*Page:*

===============

Fig. 5 shows a diagram of a processing device of the unbalance signals of the measure bridge in dependence on the load, which can be obtained by means of the method and the device, that are both object of the present invention.

With reference to such figures, and particularly to Figure 1, the protection device, object of the present invention, is applicated to a cell A having 14 anodes, indicated with the number from 1 to 14; cell A, as known, is supplied from the preceding cell B through the bars of anodic ascent indicated with A1, A2, A3 etc., which connect bottom C of preceding cell B with the upper end of anodes 1-14. The protection device, object of this invention, substantially consists of a first group of seven electric wires D1, D2, D3 etc., connected with an end to the anodes from 1 to 7 and with the opposite end to seven resistances Rl-R7, the output of which is joined in a only wire F, from which a voltage VM1 can be drawn. Likewise, for the second semicell comprising the anodes from 8 to 14, wires G1, G2, G3 etc. are employed, which at the free end are connected- always through resistances from R8 to R14-with a only wire F1, from which the average voltage VM2 can be drawn.
To carry out the process object of the present invention, the device foresees furthermore, a cable HO connected in the middle CG of bottom C of the preceding Cell B, a cable H1 connected in point CR2 of bottom C of the preceding second semicell B and a cable H2 connected at the output end U of cell B; these three cables are joined, through resistances R19, R20 and R21, on a only wire 1; on which a voltage is available indicated in Fig. 1 by Vce2; likewise, cables L0, L1 and L2 and relevant resistances R16, R17, R18 are set up on the first semicell B and said cables join on the only wire M, on which a voltage Vce1 is available; the values and the function of the anodic voltages of the two semicells to be tested and of the semicells to be compared, i.e. of VM1, VM2 and respectively Vce2 and Vce1 will be hereinafter explained.
The arrangement and the type of equipment suitable for the processing of the unbalance signals and for the control of the alarm devices, as recorded in detail in the figures from 2 to 5, will be also hereinafter explained.
As already above said, the device, object of the present invention, prevents the short circuits between anode and cathode, since it operates when unbalances of the anodic currents arise with the same rapidity and sensitivity for any load value of the cell room; therefore the device bases its response on data relating to the distribution of the currents. Should the cell be in balance, the fourteen anodic currents (Fig. 1) are obviously all equal to each other, therefore potentials VM1 and VM2 will be equal to each other as well. Should cell A under examination be unbalanced, the average of the semicell currents with one or more overloaded anodes increases, and the value of such increase, as known, is equal to the average decrease of currents of the other semicell. This happens because the anode that is the nearest to the cathode-mercury, i.e. the overloaded anode, draws also current from the furthest anodes, which are relevant to both the semicells. In other words, the fourteen currents of cell A, under examination, when the cell is unbalanced, change value, but their sum, that corresponds to the electric load of the cell room, remains constant.

===============

*Extracted information:*

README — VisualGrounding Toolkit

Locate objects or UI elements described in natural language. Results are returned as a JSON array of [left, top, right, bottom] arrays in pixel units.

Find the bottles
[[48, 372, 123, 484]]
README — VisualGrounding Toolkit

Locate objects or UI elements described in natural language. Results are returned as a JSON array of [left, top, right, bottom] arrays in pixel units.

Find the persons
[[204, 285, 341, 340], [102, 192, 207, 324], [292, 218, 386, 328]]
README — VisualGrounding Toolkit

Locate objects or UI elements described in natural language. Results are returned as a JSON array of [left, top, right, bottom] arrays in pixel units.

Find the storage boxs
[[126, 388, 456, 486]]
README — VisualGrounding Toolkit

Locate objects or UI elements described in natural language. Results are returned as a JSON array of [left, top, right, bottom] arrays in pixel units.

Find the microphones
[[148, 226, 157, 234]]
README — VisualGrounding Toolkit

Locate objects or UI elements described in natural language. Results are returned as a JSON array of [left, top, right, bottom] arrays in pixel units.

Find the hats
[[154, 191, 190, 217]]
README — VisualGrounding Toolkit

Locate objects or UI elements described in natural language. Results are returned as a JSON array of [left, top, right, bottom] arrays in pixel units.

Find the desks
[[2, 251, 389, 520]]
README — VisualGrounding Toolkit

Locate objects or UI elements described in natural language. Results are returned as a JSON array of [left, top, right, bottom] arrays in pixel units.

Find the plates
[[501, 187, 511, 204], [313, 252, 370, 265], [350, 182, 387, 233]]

===============

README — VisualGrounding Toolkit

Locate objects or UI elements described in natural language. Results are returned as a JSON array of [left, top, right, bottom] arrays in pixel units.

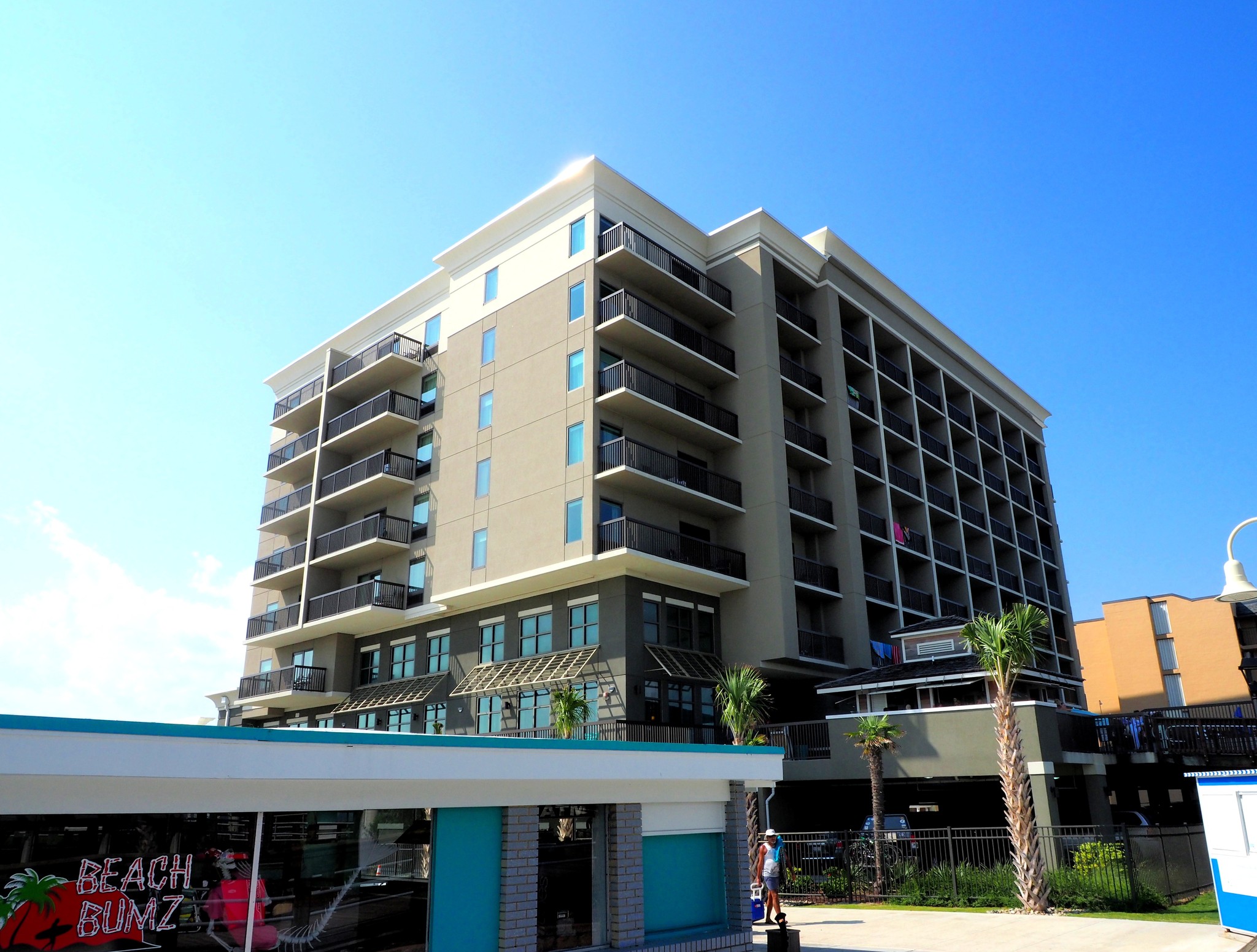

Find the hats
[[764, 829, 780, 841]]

===============

*Complete the following:*
1. Decide whether each statement below agrees with the passage on the anode protection device. Answer yes or no for each, and quote the words of the passage that settle it.
(a) Cell A has fourteen anodes.
(b) Resistances R16, R17 and R18 lead to wire 1.
(c) When the cell is unbalanced, the sum of its fourteen anodic currents changes.
2. Carry on the passage on the anode protection device from the point where it stops.

*Task results:*
1.
(a) Yes: "a cell A having 14 anodes"
(b) No: "cables L0, L1 and L2 and relevant resistances R16, R17, R18 are set up on the first semicell B and said cables join on the only wire M"
(c) No: "their sum, that corresponds to the electric load of the cell room, remains constant"

2.
Therefore, the protection device, object of the present invention, detects and utilizes the average currents of the two semicells forming cell A and operates, when the signal, emitted by a semicell, increases with respect to the one emitted by the other semicell by a pre-established percentage.
For simplicity sake concerning the carrying out and the processing of the signals, the currents of each anode, according to the invention, are detected in an indirect way, by detecting the potential difference of each anode of cell A with respect to bottom C of the precedig cell B; in fact the bar voltage falls and their average (VM1 and VM2), detected in such way, corresponds to the currents flowing respectively through the anodes from 1 to 7 and the anodes from 8 to 14 (Fig. 1), since the resistances of the bar copper may be considered as constant.
As a matter of fact, there are voltage variations due to the different temperatures of each bar with respect to the others, but since every difference of 10°C of temperature inserts on every single current measurement an error of about 4%, such error becomes uninfluential (about 0.5%) if we consider that the two average voltage values VM1 and VM2 are obtained by the average of seven measurements for each semicell and that the system response can be calibrated in such a way that it can operate only for a pre-established difference between said two signals VM1 and VM2, and such difference is foreseen, for example, of 10%.
Under balance conditions, bottom C of the preceding cell B is equipotential, while, in the presence of unbalance, the current flows through the bottom and every point of said bottom assumes an own potential, which depends on the overload size. Consequently, the average potentials of bar falls VM1 and VM2 result equal to each other, when the cell is in balance, while when the cell is unbalanced, one has:
where A is the difference between the two potentials, depending on the overload size of a semicell with respect to the other semicell, and Vfc is the difference between the two average potentials Vce1 and Vc2 of the two semibottoms of the preceding cell B, i.e.
To render independent the average voltage values VM1 and VM2 of the influence of the bottom unbalances of the preceding cell, it is necessary to compensate the Vfc values in order to render them uninfluential.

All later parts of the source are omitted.